**Task details**
Check every line of the data for the string "United" and copy the ones that have it.

Stored records:
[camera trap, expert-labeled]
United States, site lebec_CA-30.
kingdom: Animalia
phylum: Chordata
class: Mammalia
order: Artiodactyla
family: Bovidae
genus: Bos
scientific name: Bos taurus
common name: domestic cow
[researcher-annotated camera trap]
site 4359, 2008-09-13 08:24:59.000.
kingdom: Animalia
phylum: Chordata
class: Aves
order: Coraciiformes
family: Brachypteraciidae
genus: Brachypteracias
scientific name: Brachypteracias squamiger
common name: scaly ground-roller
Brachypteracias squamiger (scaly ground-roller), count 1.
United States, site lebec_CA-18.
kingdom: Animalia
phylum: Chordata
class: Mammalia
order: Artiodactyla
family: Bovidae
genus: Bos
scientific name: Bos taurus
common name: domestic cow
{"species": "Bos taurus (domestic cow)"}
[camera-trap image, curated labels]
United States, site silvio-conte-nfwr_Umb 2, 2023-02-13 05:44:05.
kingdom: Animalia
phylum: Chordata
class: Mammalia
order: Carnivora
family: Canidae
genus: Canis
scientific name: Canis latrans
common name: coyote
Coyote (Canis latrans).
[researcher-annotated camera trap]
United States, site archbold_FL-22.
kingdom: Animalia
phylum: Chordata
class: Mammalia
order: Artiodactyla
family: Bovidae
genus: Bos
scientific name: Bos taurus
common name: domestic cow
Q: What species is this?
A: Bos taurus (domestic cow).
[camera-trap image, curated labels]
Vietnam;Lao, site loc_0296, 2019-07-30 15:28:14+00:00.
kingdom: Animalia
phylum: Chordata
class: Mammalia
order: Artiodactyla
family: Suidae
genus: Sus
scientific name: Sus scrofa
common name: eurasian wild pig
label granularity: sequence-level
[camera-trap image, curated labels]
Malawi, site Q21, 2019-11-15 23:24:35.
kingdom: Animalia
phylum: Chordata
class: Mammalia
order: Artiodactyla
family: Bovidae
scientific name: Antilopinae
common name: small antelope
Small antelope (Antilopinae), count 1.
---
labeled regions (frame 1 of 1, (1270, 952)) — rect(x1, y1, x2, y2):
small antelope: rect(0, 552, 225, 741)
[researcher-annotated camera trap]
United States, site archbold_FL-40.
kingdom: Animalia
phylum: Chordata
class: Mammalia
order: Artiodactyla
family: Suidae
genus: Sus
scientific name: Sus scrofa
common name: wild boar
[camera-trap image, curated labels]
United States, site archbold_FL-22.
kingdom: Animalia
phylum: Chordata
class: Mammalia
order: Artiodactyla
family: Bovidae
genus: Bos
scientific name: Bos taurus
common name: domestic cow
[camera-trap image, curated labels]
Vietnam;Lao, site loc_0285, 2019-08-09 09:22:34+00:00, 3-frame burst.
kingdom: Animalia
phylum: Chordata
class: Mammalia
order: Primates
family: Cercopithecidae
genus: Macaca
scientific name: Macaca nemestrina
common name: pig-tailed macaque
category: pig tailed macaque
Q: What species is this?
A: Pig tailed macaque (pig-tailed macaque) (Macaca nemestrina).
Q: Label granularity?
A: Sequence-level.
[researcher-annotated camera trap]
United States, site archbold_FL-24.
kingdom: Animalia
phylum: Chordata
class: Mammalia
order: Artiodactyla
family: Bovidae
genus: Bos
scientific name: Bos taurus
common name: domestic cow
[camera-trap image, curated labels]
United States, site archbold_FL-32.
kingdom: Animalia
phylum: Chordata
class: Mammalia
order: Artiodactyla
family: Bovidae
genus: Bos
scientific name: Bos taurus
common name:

**Task output**
United States, site lebec_CA-30.
United States, site lebec_CA-18.
United States, site silvio-conte-nfwr_Umb 2, 2023-02-13 05:44:05.
United States, site archbold_FL-22.
United States, site archbold_FL-40.
United States, site archbold_FL-22.
United States, site archbold_FL-24.
United States, site archbold_FL-32.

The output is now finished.